Who
Study population: Adults aged 18 years or older with new-onset unilateral pleural effusion requiring thoracentesis.
Setting: Consecutive patients screened at the Department of Medicine & Therapeutics, Prince of Wales Hospital, Hong Kong SAR.
Eligible and analyzed cohort: 329 patients with established causes of pleural effusion.
TB pleuritis group (TBP): 34 patients (10.3% of the cohort).
16/34 had positive pleural fluid M. tuberculosis culture.
13/34 did not undergo pleural biopsy because of physician preference or patient refusal.
Non-TBP group: 295 patients, including:
134 malignant pleural effusion
93 fluid overload
55 parapneumonic effusion
13 other causes
Excluded patients:
39/403 eligible patients had uncertain diagnosis
19 lacked pleural fluid adenosine deaminase results
16 lacked M. tuberculosis culture results
Exclusion criteria: Prior TBP or bacterial pleural infection, prior instrumentation in the ipsilateral pleural space, or >14 consecutive days of anti-TB treatment in the prior 3 months.
What
Study focus: To assess the diagnostic utility of targeted Mycobacterium tuberculosis sequencing in pleural fluid and plasma for diagnosing tuberculous pleuritis (TBP), compared with conventional diagnostic methods.
Key innovation: A bioinformatics masking strategy was developed to exclude regions of high genomic similarity between M. tuberculosis and nontuberculous mycobacteria (NTM), aiming to improve taxonomic specificity.
Primary findings in pleural fluid:
M. tuberculosis DNA fragments were detected in all TBP cases, with median 267.6 RP10M (IQR 30.8–2644.3).
In non-TBP, fragments were absent in 288/295 (97.6%); 7/295 (2.4%) had low-level signal (0.31–4.34 RP10M).
Diagnostic discrimination was excellent:
AUC 0.9996 (95% CI 0.9988–1.0000)
At a cutoff of 2 RP10M:
Sensitivity: 97.1% (33/34; 95% CI 84.7–99.9%)
Specificity: 99.7% (95% CI 98.1–100.0%)
Comparison with conventional pleural fluid tests:
M. tuberculosis culture sensitivity: 47.1% (95% CI 29.8–64.9%)
Xpert MTB/RIF Ultra sensitivity: 26.5% (95% CI 12.9–44.4%)
Sequencing sensitivity was significantly higher than culture (P<0.001).
Performance by culture subgroup:
In culture-positive TBP, sequencing sensitivity was 93.8% (15/16; 95% CI 69.8–99.8%)
In culture-negative TBP, sequencing sensitivity was 100.0% (18/18)
Xpert Ultra sensitivities:
37.5% for culture-positive TBP
16.7% for culture-negative TBP
Plasma findings:
Paired plasma available for 31 TBP and 257 non-TBP patients.

================================

## STUDY QUESTIONS
**a.** In the tuberculous pleuritis study summary, revise the part that opens with the words containing "16/34 had positive" and closes with "conventional diagnostic methods.", replacing "physician preference" with "clinician preference".
**b.** According to the tuberculous pleuritis study summary, why was a bioinformatics masking strategy developed? Answer in one to three sentences.
**c.** Carry on the tuberculous pleuritis study summary from its last line.

## LISTED RECORDS
================================

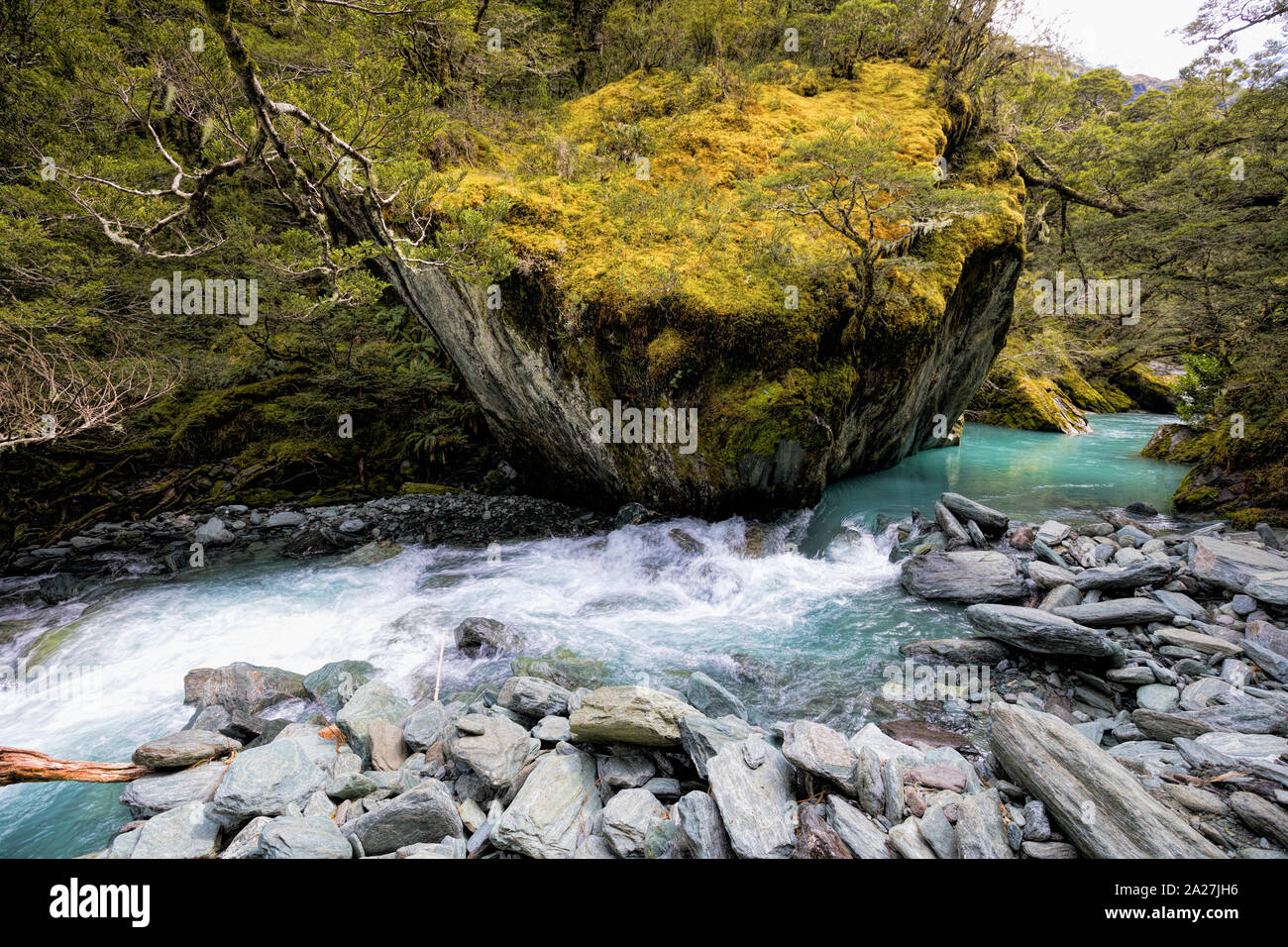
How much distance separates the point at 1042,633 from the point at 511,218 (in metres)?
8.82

================================

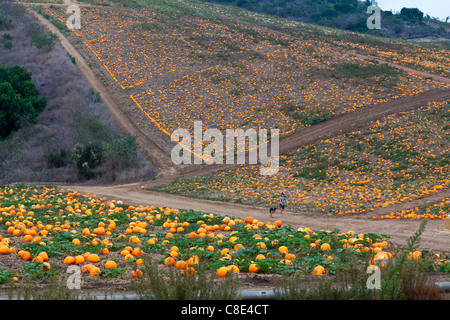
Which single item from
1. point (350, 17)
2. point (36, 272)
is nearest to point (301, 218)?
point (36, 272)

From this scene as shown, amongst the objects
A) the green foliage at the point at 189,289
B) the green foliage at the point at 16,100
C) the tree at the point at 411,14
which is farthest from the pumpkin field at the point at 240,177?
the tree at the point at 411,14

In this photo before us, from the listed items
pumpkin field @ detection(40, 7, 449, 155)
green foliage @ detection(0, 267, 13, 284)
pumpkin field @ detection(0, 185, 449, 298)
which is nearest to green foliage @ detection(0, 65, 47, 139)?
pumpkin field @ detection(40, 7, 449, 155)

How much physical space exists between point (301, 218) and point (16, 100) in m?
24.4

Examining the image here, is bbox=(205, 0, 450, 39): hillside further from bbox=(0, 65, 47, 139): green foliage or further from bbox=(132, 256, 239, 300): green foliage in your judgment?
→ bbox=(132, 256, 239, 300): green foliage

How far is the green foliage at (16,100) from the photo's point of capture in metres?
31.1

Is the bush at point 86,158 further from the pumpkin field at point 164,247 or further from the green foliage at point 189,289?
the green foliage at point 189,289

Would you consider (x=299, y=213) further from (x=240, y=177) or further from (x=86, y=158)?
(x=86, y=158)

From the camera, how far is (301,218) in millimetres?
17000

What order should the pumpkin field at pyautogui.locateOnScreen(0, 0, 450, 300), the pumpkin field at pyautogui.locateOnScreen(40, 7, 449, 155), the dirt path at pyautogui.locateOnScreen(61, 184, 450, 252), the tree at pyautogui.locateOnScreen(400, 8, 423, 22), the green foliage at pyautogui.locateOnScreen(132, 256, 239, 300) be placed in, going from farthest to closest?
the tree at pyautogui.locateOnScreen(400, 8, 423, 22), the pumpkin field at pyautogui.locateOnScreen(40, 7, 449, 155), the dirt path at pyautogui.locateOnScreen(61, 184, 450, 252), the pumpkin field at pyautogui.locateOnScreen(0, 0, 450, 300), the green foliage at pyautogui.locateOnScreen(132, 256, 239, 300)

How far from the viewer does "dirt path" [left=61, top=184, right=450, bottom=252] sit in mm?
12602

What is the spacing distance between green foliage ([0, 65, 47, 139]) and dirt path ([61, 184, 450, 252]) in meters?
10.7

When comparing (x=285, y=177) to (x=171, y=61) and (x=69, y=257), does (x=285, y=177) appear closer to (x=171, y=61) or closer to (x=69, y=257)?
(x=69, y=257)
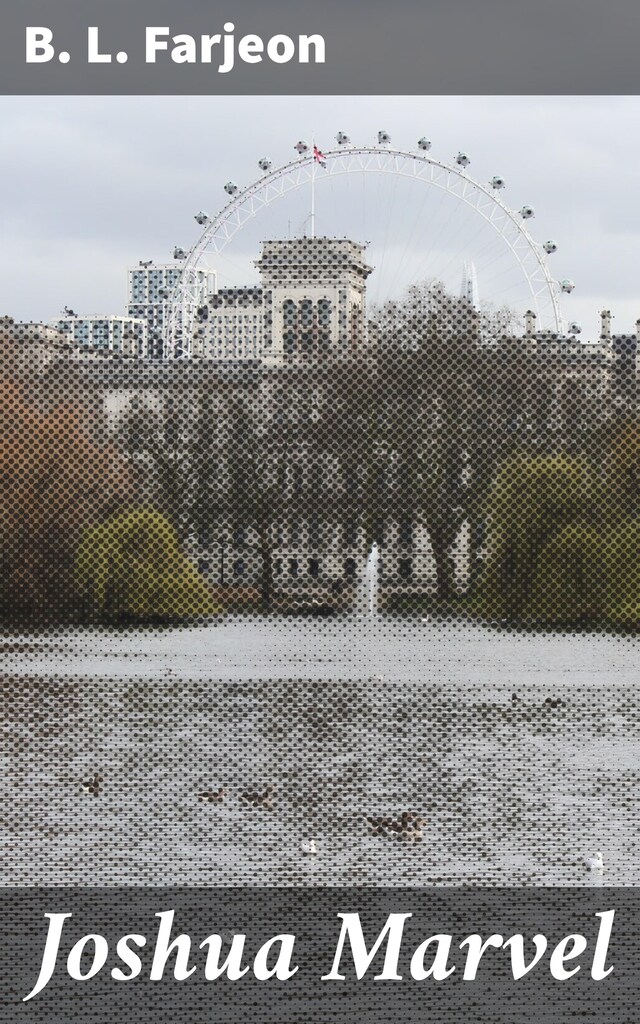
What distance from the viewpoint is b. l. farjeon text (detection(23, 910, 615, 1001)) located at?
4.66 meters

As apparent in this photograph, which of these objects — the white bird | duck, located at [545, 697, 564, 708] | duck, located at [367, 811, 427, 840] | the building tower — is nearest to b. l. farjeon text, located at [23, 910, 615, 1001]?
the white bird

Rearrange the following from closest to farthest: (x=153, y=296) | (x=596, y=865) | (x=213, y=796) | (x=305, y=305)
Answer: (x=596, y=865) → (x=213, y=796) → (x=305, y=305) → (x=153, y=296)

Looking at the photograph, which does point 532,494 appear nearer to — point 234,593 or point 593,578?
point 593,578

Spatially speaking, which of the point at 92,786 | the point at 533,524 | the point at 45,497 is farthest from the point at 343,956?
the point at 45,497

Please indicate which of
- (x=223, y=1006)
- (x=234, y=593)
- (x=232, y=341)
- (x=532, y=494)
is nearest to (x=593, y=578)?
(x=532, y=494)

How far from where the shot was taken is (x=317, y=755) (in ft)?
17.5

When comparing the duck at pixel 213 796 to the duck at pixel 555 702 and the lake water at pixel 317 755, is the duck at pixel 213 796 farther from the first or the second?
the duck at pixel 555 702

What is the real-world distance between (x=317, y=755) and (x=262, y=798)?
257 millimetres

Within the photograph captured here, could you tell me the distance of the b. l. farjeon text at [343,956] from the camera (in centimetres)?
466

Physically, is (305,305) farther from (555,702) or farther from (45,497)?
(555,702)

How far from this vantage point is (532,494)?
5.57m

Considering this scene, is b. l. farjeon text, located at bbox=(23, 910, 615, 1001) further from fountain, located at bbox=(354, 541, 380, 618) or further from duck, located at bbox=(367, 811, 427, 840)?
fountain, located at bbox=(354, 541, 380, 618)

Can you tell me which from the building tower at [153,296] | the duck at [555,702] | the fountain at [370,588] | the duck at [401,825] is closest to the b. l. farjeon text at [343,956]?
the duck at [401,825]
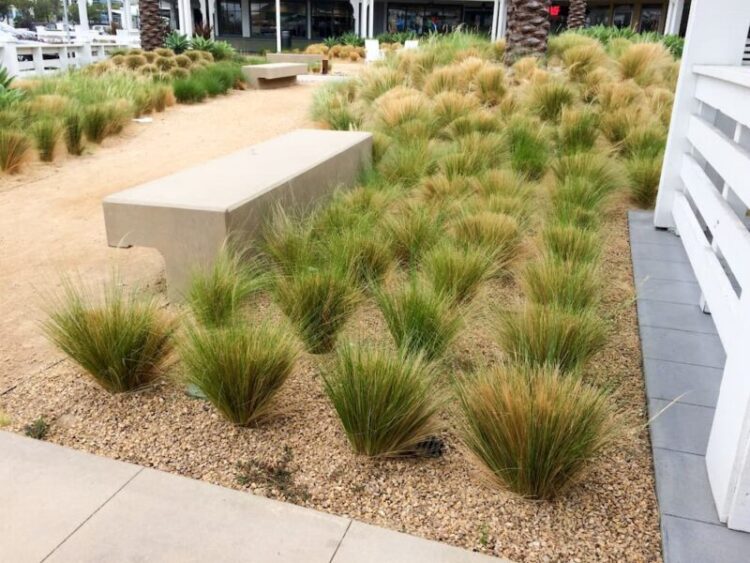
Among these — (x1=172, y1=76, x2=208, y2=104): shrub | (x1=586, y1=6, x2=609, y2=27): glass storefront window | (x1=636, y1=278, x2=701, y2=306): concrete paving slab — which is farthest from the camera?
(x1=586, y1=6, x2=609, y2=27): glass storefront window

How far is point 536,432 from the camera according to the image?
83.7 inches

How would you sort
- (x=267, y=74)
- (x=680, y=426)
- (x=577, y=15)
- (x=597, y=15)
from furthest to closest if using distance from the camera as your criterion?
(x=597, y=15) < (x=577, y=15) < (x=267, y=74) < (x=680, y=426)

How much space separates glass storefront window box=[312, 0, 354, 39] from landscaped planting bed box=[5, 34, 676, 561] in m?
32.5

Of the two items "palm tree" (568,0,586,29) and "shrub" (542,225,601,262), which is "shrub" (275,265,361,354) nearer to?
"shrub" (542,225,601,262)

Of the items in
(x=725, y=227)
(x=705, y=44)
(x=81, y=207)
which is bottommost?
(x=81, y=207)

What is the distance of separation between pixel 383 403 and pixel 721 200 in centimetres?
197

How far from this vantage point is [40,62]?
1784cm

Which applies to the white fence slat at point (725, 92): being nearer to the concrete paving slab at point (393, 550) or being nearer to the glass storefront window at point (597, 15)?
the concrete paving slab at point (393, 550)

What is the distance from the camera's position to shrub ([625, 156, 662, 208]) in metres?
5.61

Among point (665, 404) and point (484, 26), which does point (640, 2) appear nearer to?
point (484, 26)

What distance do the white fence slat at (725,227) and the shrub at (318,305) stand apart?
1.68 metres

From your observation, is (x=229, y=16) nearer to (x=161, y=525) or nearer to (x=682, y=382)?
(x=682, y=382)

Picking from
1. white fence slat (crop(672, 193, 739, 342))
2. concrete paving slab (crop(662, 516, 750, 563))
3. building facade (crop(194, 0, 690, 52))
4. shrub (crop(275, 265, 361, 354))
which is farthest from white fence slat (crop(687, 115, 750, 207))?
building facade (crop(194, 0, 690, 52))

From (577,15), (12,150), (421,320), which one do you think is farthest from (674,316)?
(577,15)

================================

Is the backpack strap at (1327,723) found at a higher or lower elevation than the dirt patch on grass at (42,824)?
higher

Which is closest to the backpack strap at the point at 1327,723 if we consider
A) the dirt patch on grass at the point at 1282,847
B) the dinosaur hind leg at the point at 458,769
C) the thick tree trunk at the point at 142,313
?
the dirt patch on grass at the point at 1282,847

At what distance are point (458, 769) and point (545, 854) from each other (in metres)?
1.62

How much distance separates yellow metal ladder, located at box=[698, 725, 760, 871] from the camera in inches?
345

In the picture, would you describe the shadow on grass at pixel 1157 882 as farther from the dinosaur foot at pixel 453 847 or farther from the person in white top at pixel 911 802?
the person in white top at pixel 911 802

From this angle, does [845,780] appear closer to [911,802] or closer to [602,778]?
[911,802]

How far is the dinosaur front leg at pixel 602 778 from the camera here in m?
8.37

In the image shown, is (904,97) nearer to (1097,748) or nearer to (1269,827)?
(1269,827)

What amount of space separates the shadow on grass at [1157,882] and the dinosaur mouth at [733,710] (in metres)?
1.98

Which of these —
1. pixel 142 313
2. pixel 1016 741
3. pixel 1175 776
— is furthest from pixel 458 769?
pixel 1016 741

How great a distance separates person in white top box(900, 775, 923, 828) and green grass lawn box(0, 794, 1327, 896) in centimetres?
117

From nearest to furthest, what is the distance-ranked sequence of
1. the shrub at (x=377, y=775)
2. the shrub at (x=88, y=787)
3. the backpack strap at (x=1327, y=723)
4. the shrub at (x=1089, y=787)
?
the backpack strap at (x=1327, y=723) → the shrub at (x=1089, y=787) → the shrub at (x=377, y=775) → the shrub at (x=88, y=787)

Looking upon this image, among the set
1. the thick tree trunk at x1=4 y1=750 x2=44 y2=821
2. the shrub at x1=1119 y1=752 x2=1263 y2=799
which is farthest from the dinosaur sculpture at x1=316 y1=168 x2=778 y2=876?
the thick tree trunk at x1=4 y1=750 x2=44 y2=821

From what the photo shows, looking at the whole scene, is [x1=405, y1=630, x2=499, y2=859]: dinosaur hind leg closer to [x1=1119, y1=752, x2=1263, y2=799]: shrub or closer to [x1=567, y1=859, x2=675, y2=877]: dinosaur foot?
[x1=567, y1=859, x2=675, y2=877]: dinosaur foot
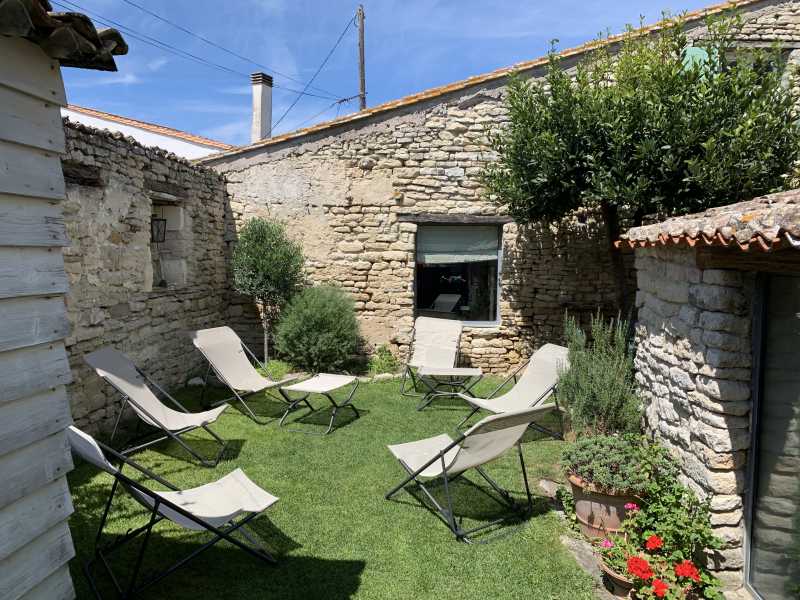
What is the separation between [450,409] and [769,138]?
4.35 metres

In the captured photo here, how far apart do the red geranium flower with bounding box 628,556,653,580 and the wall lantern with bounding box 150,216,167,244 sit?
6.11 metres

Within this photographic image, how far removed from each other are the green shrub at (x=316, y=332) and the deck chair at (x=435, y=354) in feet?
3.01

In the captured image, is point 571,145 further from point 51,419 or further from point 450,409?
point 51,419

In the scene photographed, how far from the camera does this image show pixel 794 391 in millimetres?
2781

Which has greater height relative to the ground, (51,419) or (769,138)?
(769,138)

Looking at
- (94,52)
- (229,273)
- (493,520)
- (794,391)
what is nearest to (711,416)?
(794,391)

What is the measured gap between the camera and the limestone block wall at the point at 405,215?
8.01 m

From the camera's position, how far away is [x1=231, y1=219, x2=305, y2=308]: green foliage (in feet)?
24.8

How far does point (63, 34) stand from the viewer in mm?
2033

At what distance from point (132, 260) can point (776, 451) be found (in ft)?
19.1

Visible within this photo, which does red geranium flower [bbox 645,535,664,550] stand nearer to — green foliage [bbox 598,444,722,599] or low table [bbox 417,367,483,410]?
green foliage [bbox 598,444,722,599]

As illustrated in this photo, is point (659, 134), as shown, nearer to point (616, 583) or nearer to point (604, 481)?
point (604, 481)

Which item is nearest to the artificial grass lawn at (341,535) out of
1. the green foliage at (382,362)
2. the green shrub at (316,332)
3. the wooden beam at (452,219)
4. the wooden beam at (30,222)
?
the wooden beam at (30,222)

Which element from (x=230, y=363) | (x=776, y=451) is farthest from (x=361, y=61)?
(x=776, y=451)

================================

## RESPONSES IN ORDER
**a.**
16/34 had positive pleural fluid M. tuberculosis culture.
13/34 did not undergo pleural biopsy because of clinician preference or patient refusal.
Non-TBP group: 295 patients, including:
134 malignant pleural effusion
93 fluid overload
55 parapneumonic effusion
13 other causes
Excluded patients:
39/403 eligible patients had uncertain diagnosis
19 lacked pleural fluid adenosine deaminase results
16 lacked M. tuberculosis culture results
Exclusion criteria: Prior TBP or bacterial pleural infection, prior instrumentation in the ipsilateral pleural space, or >14 consecutive days of anti-TB treatment in the prior 3 months.
What
Study focus: To assess the diagnostic utility of targeted Mycobacterium tuberculosis sequencing in pleural fluid and plasma for diagnosing tuberculous pleuritis (TBP), compared with conventional diagnostic methods.

**b.** It was developed to exclude regions where the genomes of M. tuberculosis and nontuberculous mycobacteria are highly similar. The aim was to improve taxonomic specificity.

**c.**
M. tuberculosis DNA detected in 28/31 TBP plasma samples, median 6.2 RP10M (IQR 1.5–27.9)
Low-level signal found in 9/257 non-TBP plasma samples
AUC 0.9475 (95% CI 0.8929–1.000)
Plasma Xpert Ultra sensitivity was 0%
Drug resistance analysis:
16 TBP samples had reads covering at least 1 of 15 WHO-relevant resistance-associated regions.
No resistance-associated mutations were detected.
Sequencing findings agreed with phenotypic susceptibility in culture-positive cases, all susceptible to first-line agents.
Additional biological findings:
M. tuberculosis cell-free DNA fragments in pleural fluid and plasma were mostly short fragments.
Pleural fluid human cell-free DNA end motif profiles clustered by disease subgroup, suggesting association with pleural pathology.
Authors’ conclusion from provided text: Targeted M. tuberculosis sequencing of pleural fluid showed very high sensitivity and specificity for TBP and outperformed pleural fluid culture and Xpert Ultra, including in culture-negative TBP cases.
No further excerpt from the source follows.